The present invention relates to an improved electrical connector, and particularly, to a low-cost connector capable of applying constant pressure between a large number of electrical conductors of an electrical component and the conductors of a printed circuit board. Prior electrical connectors have been limited to the number of conductors that they are capable of connecting. Normally, the connectors of the prior art have been designed to connect flat, flexible cables to printed circuit boards. These connectors have been quite costly due to their complicated construction or the requirement of their use in a connecting system which requires other members to coact with the connecting member to provide their required connection. Examples of this type of connector are disclosed in U.S. Pat. Nos. 3,879,099, 4,018,496, 4,019,798 and 4,023,878. The coupling operation involving each of these connectors requires a setup procedure which includes the use of an interfacing device between the printed circuit board and the electrical conductors in the electrical members, thereby increasing the cost of the connectors.

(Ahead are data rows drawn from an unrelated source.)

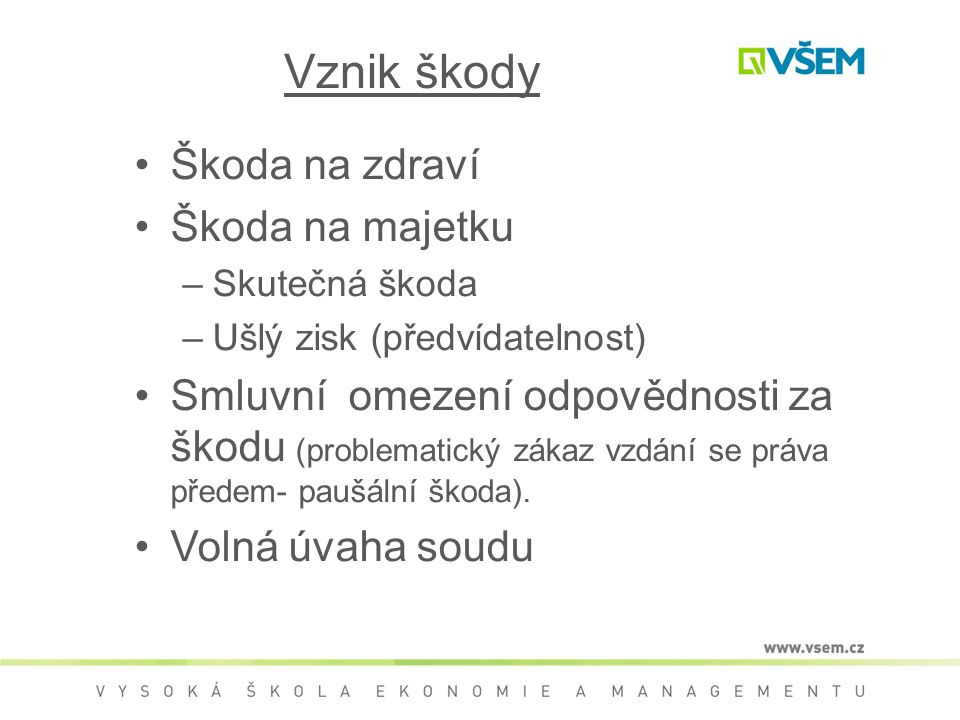 Vznik škody Škoda na zdraví Škoda na majetku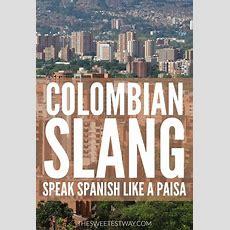 The 25+ Best Colombian Slang Ideas On Pinterest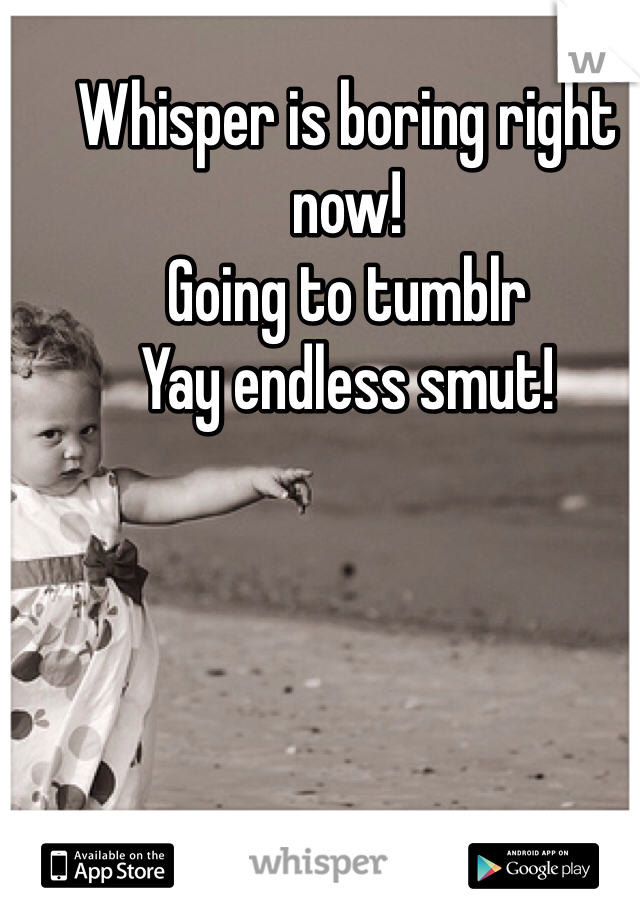 Whisper is boring right now! Going to tumblr Yay endless smut!
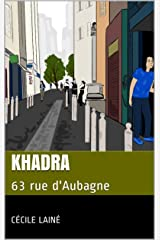 Khadra: 63 rue d'Aubagne (French Edition) Kindle Edition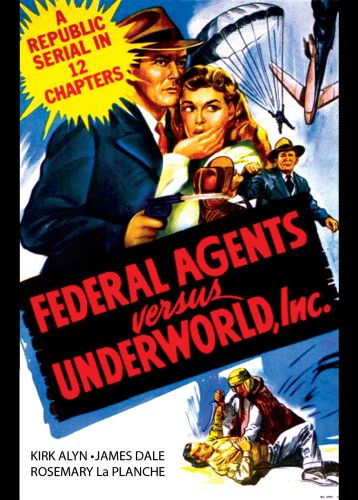 Federal Agents vs. Underworld, Inc.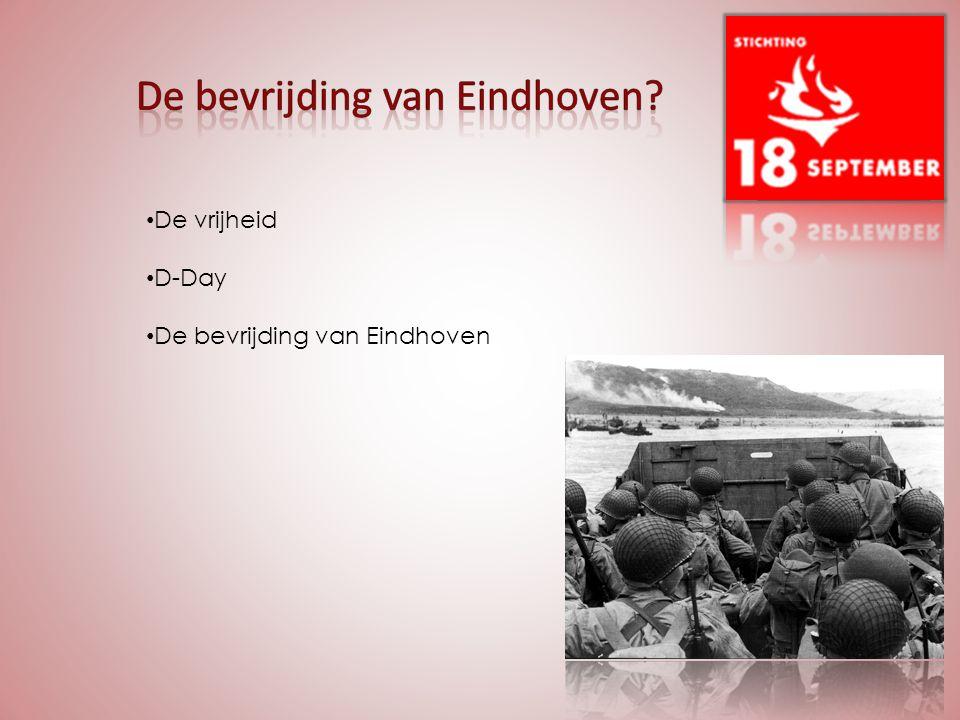 De vrijheid D-Day De bevrijding van Eindhoven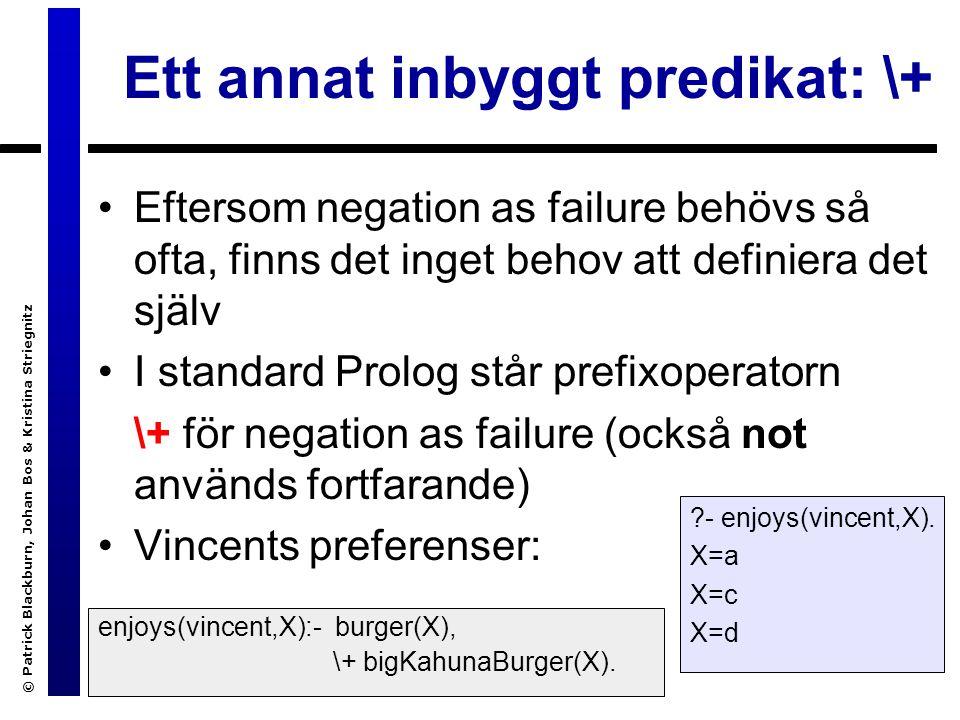 © Patrick Blackburn, Johan Bos & Kristina Striegnitz Ett annat inbyggt predikat: \+ Eftersom negation as failure behövs så ofta, finns det inget behov att definiera det själv I standard Prolog står prefixoperatorn \+ för negation as failure (också not används fortfarande) Vincents preferenser: enjoys(vincent,X):- burger(X), \+ bigKahunaBurger(X).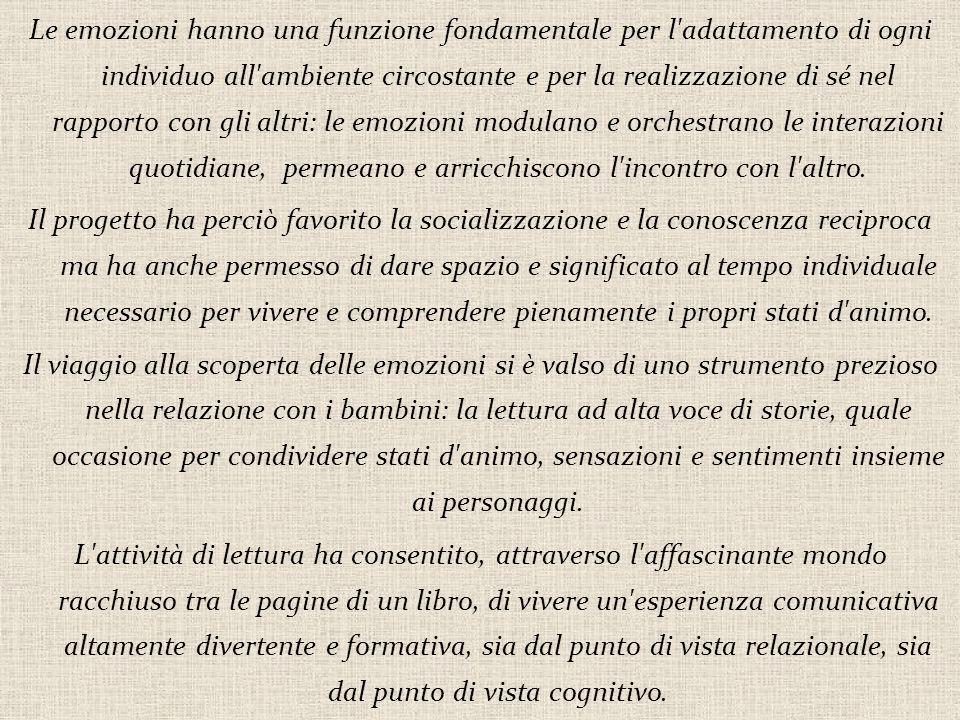Le emozioni hanno una funzione fondamentale per l adattamento di ogni individuo all ambiente circostante e per la realizzazione di sé nel rapporto con gli altri: le emozioni modulano e orchestrano le interazioni quotidiane, permeano e arricchiscono l incontro con l altro.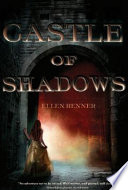 Castle Of Shadows : mad five years ago, eleven-year-old princess charlie...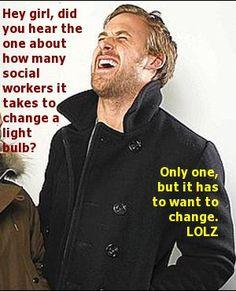 Social Work Ryan Gosling!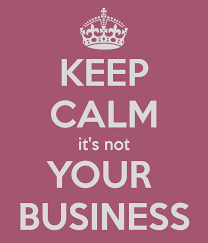 Resultado de imagem para it's not your business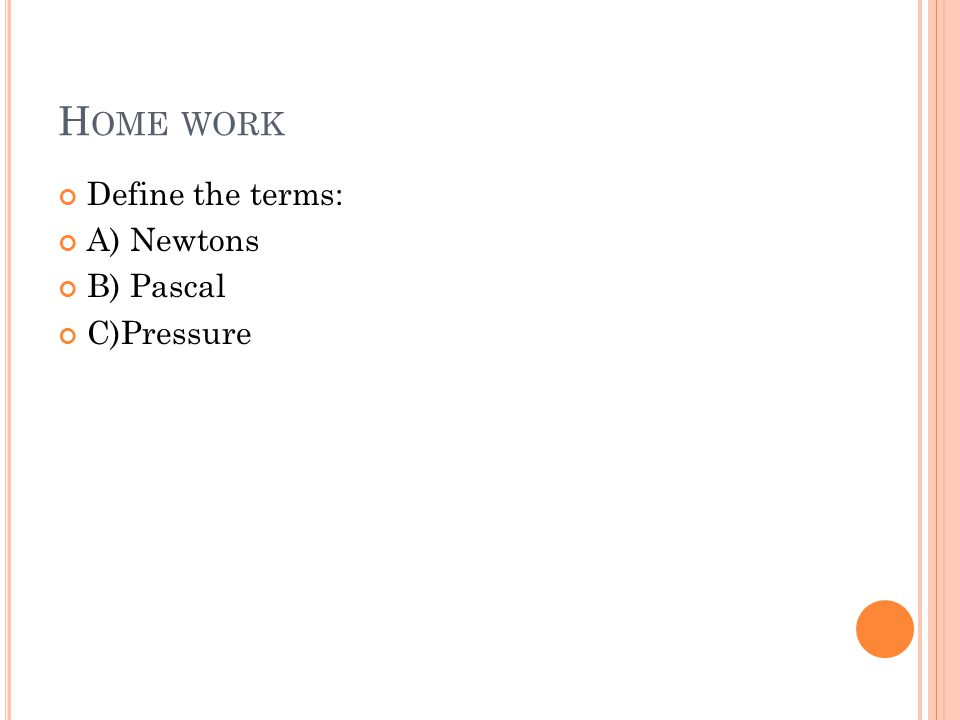Home work Define the terms: A) Newtons B) Pascal C)Pressure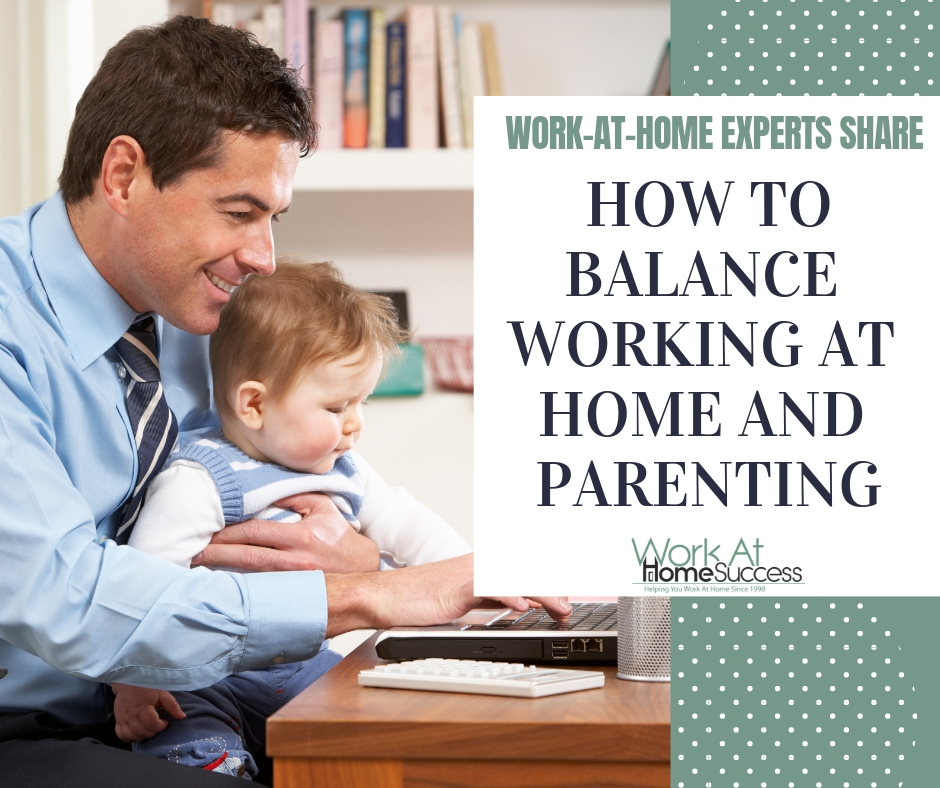 How to Balance Working at Home and Parenting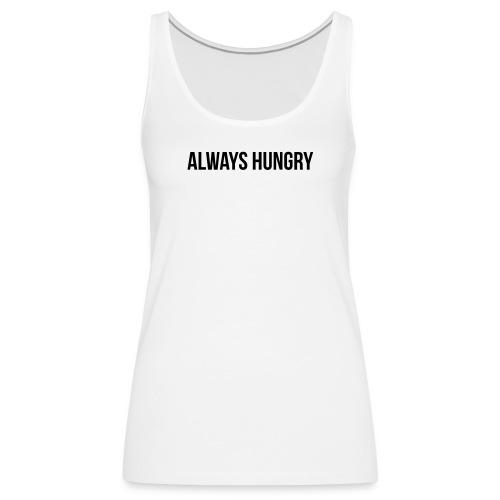 Always Hungry - Frauen Premium Tank Top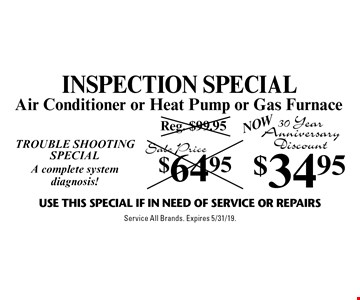 INSPECTION SPECIAL! TROUBLE SHOOTING SPECIAL! A complete system diagnosis! Now $34.95 Air Conditioner or Heat Pump or Gas Furnace. 30 YearAnniversary Discount. Use This Special if in need of service or repairs. Service All Brands. Expires 5/31/19.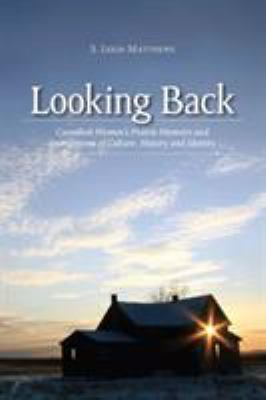 Looking Back: Canadian Women's Prairie Memoirs and Intersections of Culture, History and Identity 9781552380963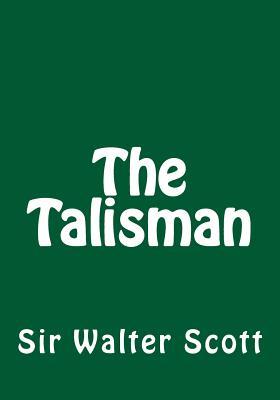 The Talisman - Scott, Walter, Sir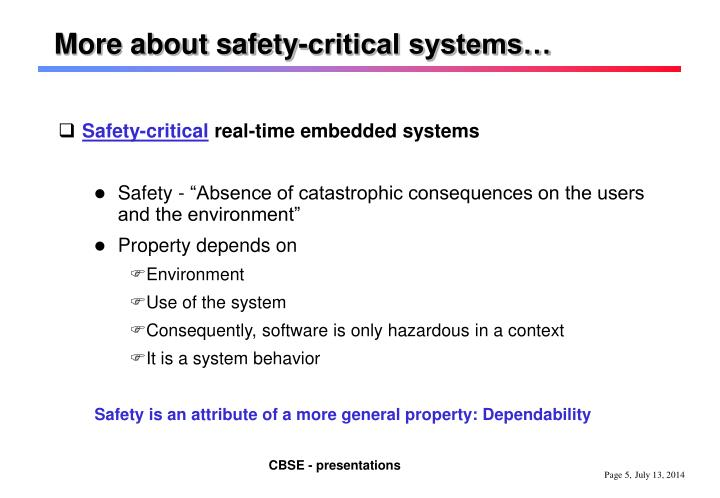More about safety-critical systems…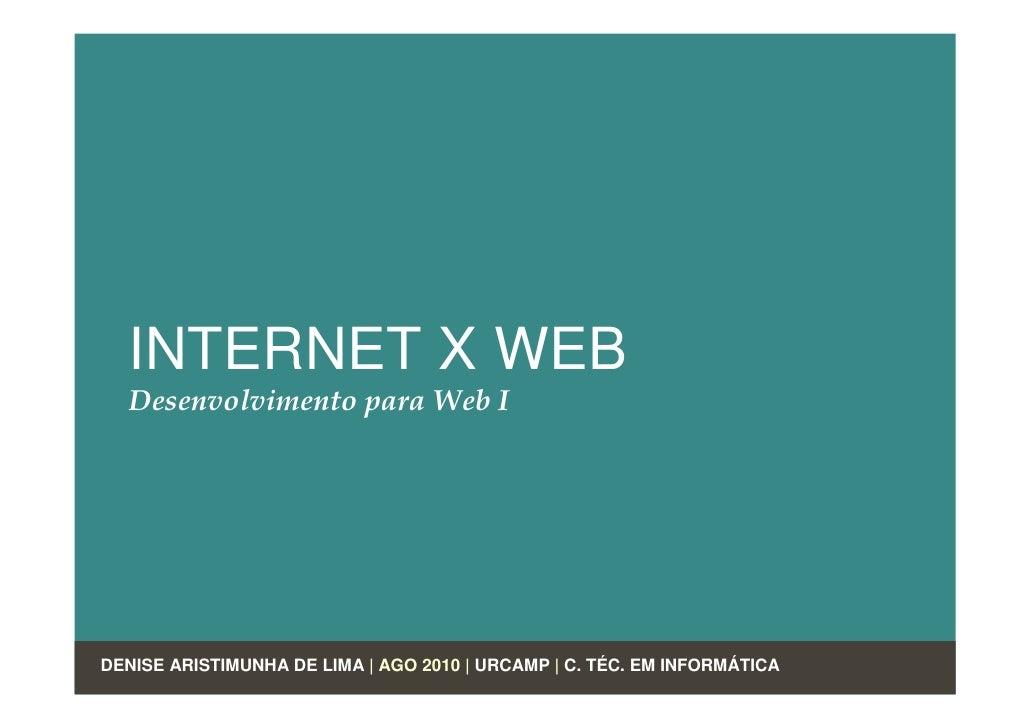 INTERNET X WEB   Desenvolvimento para Web I     DENISE ARISTIMUNHA DE LIMA | AGO 2010 | URCAMP | C. TÉC. EM INFORMÁTICA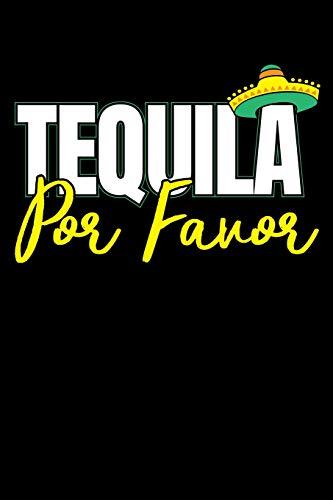 Tequila Por Favor: 120 Seiten (6x9 Zoll) Blanko Notizbuch für Tequila Freunde I Gin Leeres Notizheft I Mexiko Zeichenbuch I Mexikaner Skizzenbuch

It is therefore the principal object of this invention to provide a connector for connecting a plurality of electrical conductors of one component to associated conductors of a second component, such as, for example, a gas discharge display and a printed circuit board, which is simple in construction and therefore low in cost. It is another object of this invention to provide a connector which is easily mounted and demounted from engagement with the circuit board and the component. It is a further object of this invention to provide an electrical connector for connecting any size conductors or spacings of such conductors of an electrical component to a printed circuit board. In order to obtain these and other objects of the invention, there is provided an elongated connector formed of an elastic material having a pair of lever portions joined together at a fulcrum portion whose thickness allows the fulcrum portion to flex as the result of the movement of the lever portions towards each other, which flexing movement opens the end of the connector comprising a pair of jaw portions to accommodate the conductors of the electrical component and the conductors of the printed circuit board. The lever portions of the connector are interconnected by a pressure portion which is deformed upon movement of the lever portions towards each other, the deformation generating forces within the pressure portion urging the lever portions towards their original positions. Upon release of the lever portions, the deformed pressure portion returns to its original position thereby urging the jaw portions toward a closed position, thereby clamping the conductors of the electrical component to the conductors in the printed circuit board. There are disclosed several embodiments of the pressure portion which may be used to provide the necessary clamping forces.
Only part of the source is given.